#### REQUIRED WORK:
A: In the interview excerpt, why did the speaker go to his friend and leader to say his road lay in a different direction? Answer in one to three sentences.
B: Rewrite the interview excerpt from "People like Obasanjo" up to and including "your different ways?", swapping "brushes" for "clashes".

#### EXERCISE PASSAGE:

╭──

People like Obasanjo were uncomfortable with such people, so that discomfort tended to create brushes between them once in a while but I think it is a period that scholars have written articles, journalists have written some things and you are likely to find most of these details in my forthcoming book. There you will find some of the things I feel affected Chuba Okadigbo’s presidency and created the end that came out of it.

Talking about the home front, you started with former Vice-President Atiku Abubakar but at what point did the two of you go your different ways?

That is a good question. If you remember during our last interview I told you that all my decisions are governed by analysis. I have gone to school not to ignore what I learnt in school. I went to the University even to become a Professor of political science who I am now because I take the instrument of the power of analytical capacity for analytical objectivity and is actually very helpful in life. When I analyzed the political spectrum and how President Goodluck Jonathan who, in my view, has a better approach to the growth of the nation and the better approach to the time, I approached my friend and leader and told him that I think this time around this is where the road will lead me and I think we can go that way for now and he said he would think about it and I believe he thought about it differently and he said that look, the best way to go is not that way but he chose the different way to go and we all agreed that okay, I can go this way while he goes that way.

╰──

#### AVAILABLE DATA:
╭──

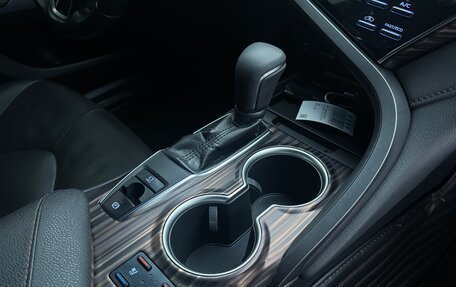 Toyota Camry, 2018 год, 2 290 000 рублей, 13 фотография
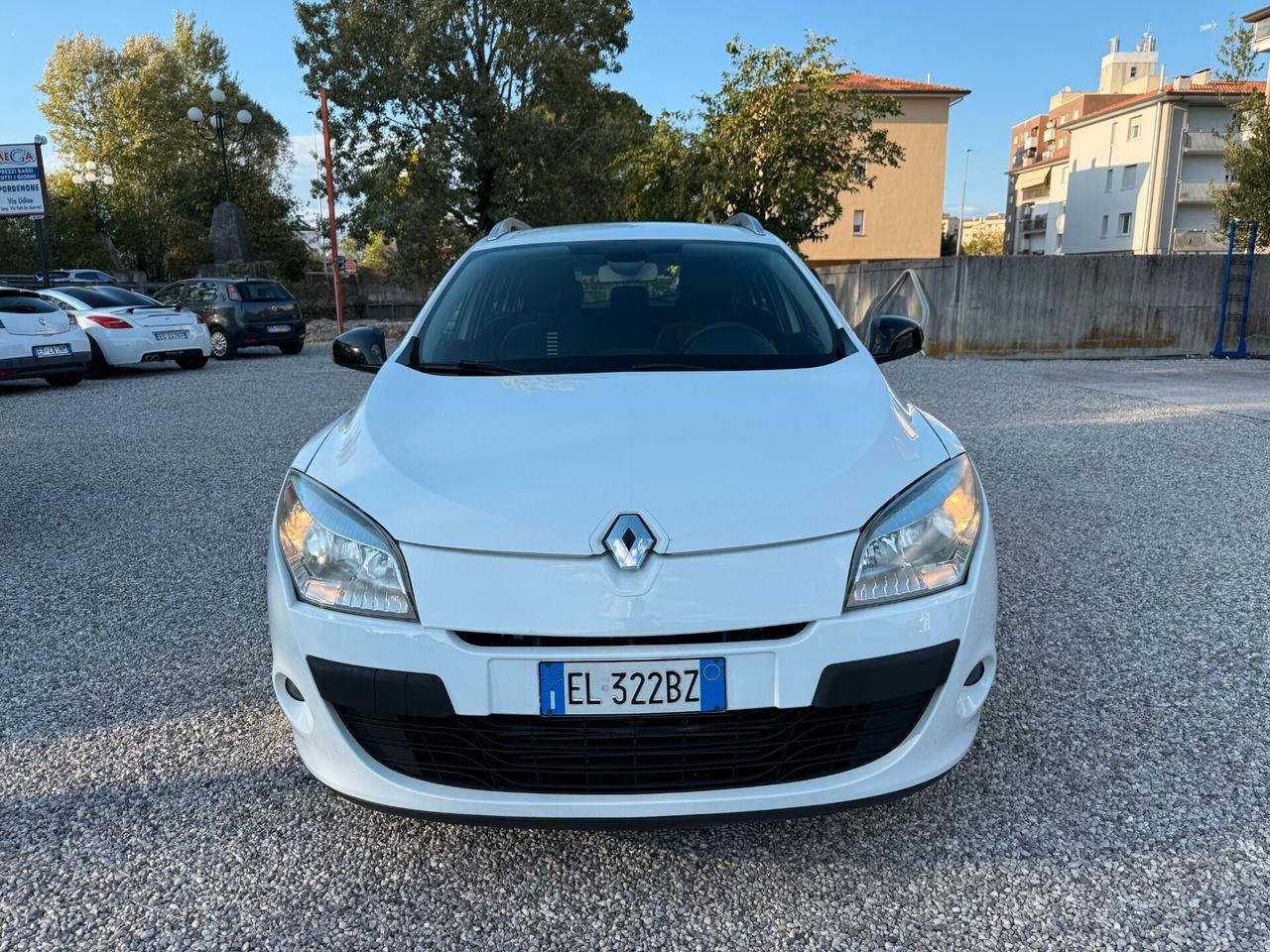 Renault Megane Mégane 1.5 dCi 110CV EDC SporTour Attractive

╰──

#### ANSWERS TO THE EXERCISES:
A: His analysis of the political spectrum led him to conclude that President Goodluck Jonathan had a better approach to the growth of the nation and to the time. He says all his decisions are governed by such analysis.

B:
People like Obasanjo were uncomfortable with such people, so that discomfort tended to create clashes between them once in a while but I think it is a period that scholars have written articles, journalists have written some things and you are likely to find most of these details in my forthcoming book. There you will find some of the things I feel affected Chuba Okadigbo’s presidency and created the end that came out of it.

Talking about the home front, you started with former Vice-President Atiku Abubakar but at what point did the two of you go your different ways?